* EXERCISE DESCRIPTION *
In the newsletter text, what news was causing the writer more anxiety and sadness than usual this week?

* SOURCE DOCUMENT *
++++++++
🚨✨The Nexialist #0032
Code Red For Humanity | Indigenous Thinking for Troubled Times | Net Zero | Biomass Delusion | New Pollution | Doughnut Economy | Lido Pimienta | Kunumi MC | Jaloo
Welcome to my weekly attempt to tickle your brain, The Nexialist
This week I realized that the news and shocking images from the fires in Greece were giving me more anxiety and sadness than usual. I also noticed that, for some reason, I was less inclined to “quickly scroll” through these news.
So, of course, as The Nexialist being this therapeutic weekly experience for me, you will see some content related to that. On the positive side, I was so excited to see the vastness of indigenous content online. I think we have the opportunity to listen, learn and scale that ancient knowledge. I hope we can see (and do) that sooner than later.
++++++++
Dataset entries
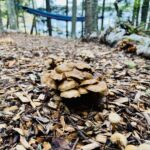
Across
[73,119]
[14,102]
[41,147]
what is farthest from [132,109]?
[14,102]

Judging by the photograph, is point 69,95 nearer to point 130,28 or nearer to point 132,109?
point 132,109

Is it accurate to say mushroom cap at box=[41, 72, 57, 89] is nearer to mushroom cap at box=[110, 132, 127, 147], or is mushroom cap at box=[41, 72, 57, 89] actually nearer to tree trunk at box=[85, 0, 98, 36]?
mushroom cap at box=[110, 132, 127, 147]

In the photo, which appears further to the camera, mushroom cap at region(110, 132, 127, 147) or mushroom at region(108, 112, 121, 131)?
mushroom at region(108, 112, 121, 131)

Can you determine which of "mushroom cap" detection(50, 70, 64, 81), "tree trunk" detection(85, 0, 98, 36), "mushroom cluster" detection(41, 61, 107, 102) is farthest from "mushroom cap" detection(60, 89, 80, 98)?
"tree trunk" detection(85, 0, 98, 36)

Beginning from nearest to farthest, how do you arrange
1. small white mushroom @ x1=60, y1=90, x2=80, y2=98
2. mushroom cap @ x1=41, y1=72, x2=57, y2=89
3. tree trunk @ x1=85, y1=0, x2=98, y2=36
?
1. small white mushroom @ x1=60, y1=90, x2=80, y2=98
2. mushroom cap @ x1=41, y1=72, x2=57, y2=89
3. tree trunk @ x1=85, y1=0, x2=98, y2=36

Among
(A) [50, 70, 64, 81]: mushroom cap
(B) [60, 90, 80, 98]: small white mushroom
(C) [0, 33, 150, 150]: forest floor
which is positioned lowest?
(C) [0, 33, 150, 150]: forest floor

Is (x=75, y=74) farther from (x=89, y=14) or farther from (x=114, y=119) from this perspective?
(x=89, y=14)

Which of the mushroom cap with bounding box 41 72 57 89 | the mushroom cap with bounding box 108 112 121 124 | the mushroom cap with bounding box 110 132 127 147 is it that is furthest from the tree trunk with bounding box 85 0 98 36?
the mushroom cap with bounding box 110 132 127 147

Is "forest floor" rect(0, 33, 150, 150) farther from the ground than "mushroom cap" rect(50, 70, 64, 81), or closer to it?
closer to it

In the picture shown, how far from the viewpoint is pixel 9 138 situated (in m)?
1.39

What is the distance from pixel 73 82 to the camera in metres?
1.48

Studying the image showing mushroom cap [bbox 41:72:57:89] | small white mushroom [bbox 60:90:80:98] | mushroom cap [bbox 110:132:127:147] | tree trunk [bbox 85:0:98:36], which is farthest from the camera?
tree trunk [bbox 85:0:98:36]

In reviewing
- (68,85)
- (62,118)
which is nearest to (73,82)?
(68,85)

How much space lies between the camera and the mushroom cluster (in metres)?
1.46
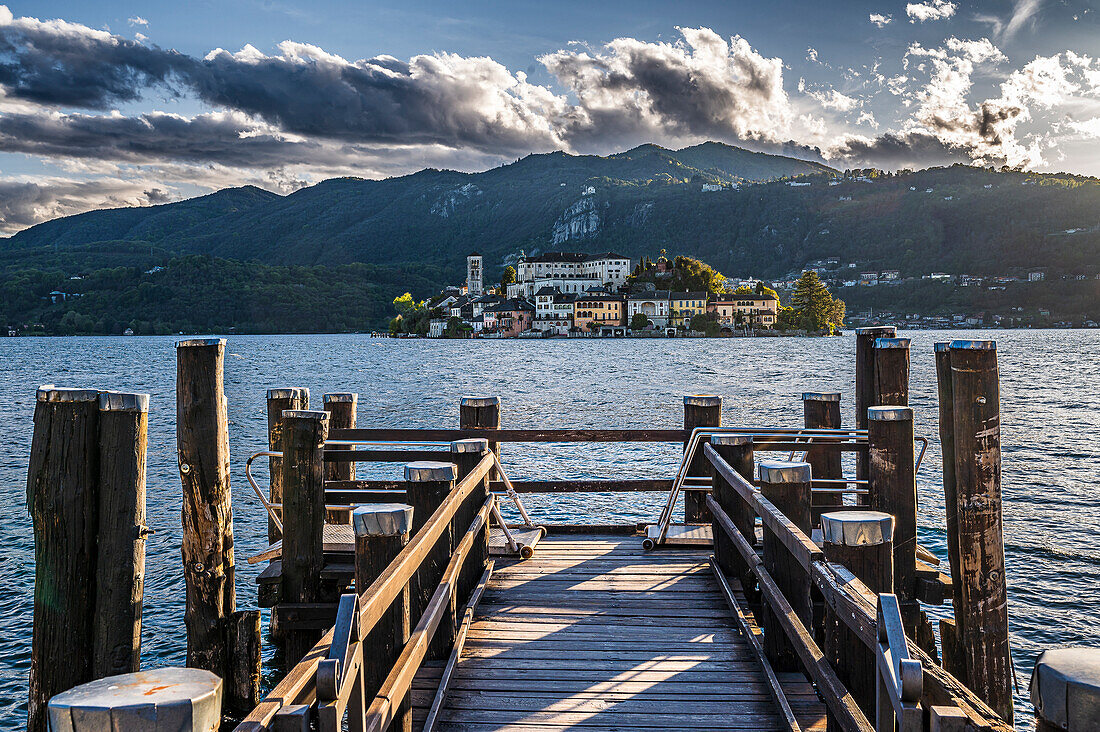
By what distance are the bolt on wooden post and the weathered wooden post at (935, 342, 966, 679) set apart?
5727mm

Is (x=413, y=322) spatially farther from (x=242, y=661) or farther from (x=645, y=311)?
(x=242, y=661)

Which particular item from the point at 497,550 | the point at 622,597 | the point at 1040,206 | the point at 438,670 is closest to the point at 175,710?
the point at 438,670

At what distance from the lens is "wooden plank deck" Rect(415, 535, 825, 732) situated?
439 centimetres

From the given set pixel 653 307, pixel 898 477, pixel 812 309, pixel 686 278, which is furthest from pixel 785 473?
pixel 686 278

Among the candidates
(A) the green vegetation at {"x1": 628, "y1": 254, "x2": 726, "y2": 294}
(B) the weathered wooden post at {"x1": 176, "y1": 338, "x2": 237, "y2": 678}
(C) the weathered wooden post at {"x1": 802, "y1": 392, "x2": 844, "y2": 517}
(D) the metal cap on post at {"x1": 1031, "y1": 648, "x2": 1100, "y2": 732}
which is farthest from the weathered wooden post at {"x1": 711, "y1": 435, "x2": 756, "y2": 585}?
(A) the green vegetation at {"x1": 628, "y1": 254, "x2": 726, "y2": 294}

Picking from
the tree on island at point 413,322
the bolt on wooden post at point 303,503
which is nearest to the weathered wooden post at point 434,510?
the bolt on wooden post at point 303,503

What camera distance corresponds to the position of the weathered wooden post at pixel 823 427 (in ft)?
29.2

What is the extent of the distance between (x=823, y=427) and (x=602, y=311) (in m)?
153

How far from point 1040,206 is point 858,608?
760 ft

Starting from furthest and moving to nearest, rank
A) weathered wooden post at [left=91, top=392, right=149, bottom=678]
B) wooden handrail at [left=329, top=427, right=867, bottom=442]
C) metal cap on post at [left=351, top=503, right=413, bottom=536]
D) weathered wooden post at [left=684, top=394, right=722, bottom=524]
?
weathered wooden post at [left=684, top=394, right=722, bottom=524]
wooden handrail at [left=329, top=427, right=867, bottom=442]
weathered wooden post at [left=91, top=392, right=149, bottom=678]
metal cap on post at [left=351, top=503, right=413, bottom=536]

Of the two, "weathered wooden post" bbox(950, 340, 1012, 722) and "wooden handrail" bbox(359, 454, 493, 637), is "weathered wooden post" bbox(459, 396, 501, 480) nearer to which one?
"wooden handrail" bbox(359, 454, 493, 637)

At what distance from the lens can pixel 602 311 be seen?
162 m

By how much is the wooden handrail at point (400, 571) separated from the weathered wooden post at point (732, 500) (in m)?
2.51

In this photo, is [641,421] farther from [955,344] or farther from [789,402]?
++++++++
* ANSWER BOX *
The news and shocking images from the fires in Greece.